• _TASK TO CARRY OUT_:
Transcribe every record that appears below, exactly and in full.

• _DATA IN THIS EXERCISE_:
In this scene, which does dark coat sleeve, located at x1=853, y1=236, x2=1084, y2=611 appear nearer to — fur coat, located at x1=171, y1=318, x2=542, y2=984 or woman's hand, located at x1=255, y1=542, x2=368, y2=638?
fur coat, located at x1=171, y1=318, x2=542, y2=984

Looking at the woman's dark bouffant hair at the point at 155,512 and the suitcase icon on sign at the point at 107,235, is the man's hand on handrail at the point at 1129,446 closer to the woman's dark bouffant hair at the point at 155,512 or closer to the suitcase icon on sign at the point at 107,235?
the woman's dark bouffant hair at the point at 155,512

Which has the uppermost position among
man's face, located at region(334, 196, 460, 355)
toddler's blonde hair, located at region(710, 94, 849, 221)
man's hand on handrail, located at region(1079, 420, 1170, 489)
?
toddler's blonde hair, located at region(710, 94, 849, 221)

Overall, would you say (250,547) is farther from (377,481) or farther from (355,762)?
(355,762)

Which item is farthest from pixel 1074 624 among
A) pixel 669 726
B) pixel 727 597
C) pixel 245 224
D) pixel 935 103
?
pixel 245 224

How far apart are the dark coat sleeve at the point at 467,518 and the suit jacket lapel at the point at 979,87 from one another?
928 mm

• _RESPONSE TO THIS TASK_:
In this scene, which does dark coat sleeve, located at x1=853, y1=236, x2=1084, y2=611 appear nearer to — fur coat, located at x1=171, y1=318, x2=542, y2=984 or woman's hand, located at x1=255, y1=542, x2=368, y2=638?
fur coat, located at x1=171, y1=318, x2=542, y2=984

Looking at the woman's dark bouffant hair at the point at 155,512 and the suitcase icon on sign at the point at 107,235, is the man's hand on handrail at the point at 1129,446 closer to the woman's dark bouffant hair at the point at 155,512 or closer to the suitcase icon on sign at the point at 107,235?
the woman's dark bouffant hair at the point at 155,512

Which has the uppermost position among
man's face, located at region(334, 196, 460, 355)
toddler's blonde hair, located at region(710, 94, 849, 221)
man's hand on handrail, located at region(1079, 420, 1170, 489)
?
toddler's blonde hair, located at region(710, 94, 849, 221)

Overall, would you say (250,547) is farther from (377,481) or farther from (355,762)?
(355,762)

Which item is farthest from pixel 1074 624 among
A) pixel 669 726
B) pixel 727 597
C) pixel 245 224
D) pixel 935 103
?
pixel 245 224

How far apart are the dark coat sleeve at the point at 467,518 and the suit jacket lapel at the point at 979,87 from one another?
928 mm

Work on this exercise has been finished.